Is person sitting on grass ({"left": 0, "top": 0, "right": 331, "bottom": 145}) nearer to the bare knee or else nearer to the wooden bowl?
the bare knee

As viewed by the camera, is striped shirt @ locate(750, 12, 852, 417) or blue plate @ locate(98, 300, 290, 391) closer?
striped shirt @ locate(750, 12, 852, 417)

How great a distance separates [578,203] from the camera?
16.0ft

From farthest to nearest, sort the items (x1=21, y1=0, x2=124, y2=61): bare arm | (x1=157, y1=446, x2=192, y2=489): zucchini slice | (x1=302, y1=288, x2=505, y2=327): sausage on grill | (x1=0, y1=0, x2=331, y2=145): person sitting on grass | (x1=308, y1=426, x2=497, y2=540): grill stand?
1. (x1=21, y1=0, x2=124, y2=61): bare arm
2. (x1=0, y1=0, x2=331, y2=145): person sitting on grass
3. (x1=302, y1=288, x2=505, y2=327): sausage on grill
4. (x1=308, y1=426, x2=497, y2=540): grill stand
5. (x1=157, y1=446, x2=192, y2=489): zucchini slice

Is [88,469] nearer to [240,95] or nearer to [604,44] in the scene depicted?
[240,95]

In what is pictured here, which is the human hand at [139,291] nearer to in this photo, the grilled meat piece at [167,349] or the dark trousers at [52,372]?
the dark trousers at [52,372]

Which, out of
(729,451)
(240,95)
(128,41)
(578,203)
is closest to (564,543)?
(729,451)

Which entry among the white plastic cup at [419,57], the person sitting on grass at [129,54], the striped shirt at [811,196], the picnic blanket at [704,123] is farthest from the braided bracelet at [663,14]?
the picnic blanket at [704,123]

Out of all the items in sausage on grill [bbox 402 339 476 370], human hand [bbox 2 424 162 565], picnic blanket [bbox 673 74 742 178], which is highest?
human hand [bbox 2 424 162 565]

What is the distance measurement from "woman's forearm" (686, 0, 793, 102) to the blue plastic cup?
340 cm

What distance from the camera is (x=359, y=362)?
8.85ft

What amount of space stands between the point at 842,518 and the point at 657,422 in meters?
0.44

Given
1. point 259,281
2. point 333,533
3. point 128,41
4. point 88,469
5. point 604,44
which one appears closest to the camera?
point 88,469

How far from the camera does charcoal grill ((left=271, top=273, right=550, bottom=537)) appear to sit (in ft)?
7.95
::::
◆ **Exercise description**: Could you copy every item above word for word, keeping each line unchanged?

◆ **Written response**:
Is person sitting on grass ({"left": 0, "top": 0, "right": 331, "bottom": 145}) nearer to the bare knee or else nearer to the wooden bowl?
the bare knee

As viewed by the camera, is striped shirt @ locate(750, 12, 852, 417) or blue plate @ locate(98, 300, 290, 391) closer?
striped shirt @ locate(750, 12, 852, 417)

How great a distance separates [578,203] from the camera?
16.0ft

From farthest to nearest, sort the items (x1=21, y1=0, x2=124, y2=61): bare arm | (x1=157, y1=446, x2=192, y2=489): zucchini slice | (x1=302, y1=288, x2=505, y2=327): sausage on grill | (x1=0, y1=0, x2=331, y2=145): person sitting on grass | (x1=308, y1=426, x2=497, y2=540): grill stand?
1. (x1=21, y1=0, x2=124, y2=61): bare arm
2. (x1=0, y1=0, x2=331, y2=145): person sitting on grass
3. (x1=302, y1=288, x2=505, y2=327): sausage on grill
4. (x1=308, y1=426, x2=497, y2=540): grill stand
5. (x1=157, y1=446, x2=192, y2=489): zucchini slice

Is [88,469] nearer to [240,95] or nearer to [604,44] in the scene depicted?
[240,95]

In what is pictured here, which is the human hand at [139,291] nearer to in this photo, the grilled meat piece at [167,349] or the dark trousers at [52,372]?
the dark trousers at [52,372]

Which, out of
(729,451)
(240,95)
(128,41)
(578,203)
is closest to (564,543)?
(729,451)

Which entry among the white plastic cup at [419,57], the person sitting on grass at [129,54], the striped shirt at [811,196], the picnic blanket at [704,123] is farthest from the braided bracelet at [663,14]?
the picnic blanket at [704,123]

Out of all the items in sausage on grill [bbox 402 339 476 370], human hand [bbox 2 424 162 565], picnic blanket [bbox 673 74 742 178], which is highest?
human hand [bbox 2 424 162 565]

What is the distance measurement from "woman's forearm" (686, 0, 793, 102) to the blue plastic cup?
340 cm

What distance from the camera is (x=359, y=362)?
8.85ft

What amount of space stands between the point at 842,518 and the point at 657,422 in meters?
0.44

Given
1. point 259,281
2. point 333,533
3. point 128,41
4. point 88,469
5. point 604,44
which one appears closest to the camera?
point 88,469

How far from the camera does charcoal grill ((left=271, top=273, right=550, bottom=537)) appear to sit (in ft)?
7.95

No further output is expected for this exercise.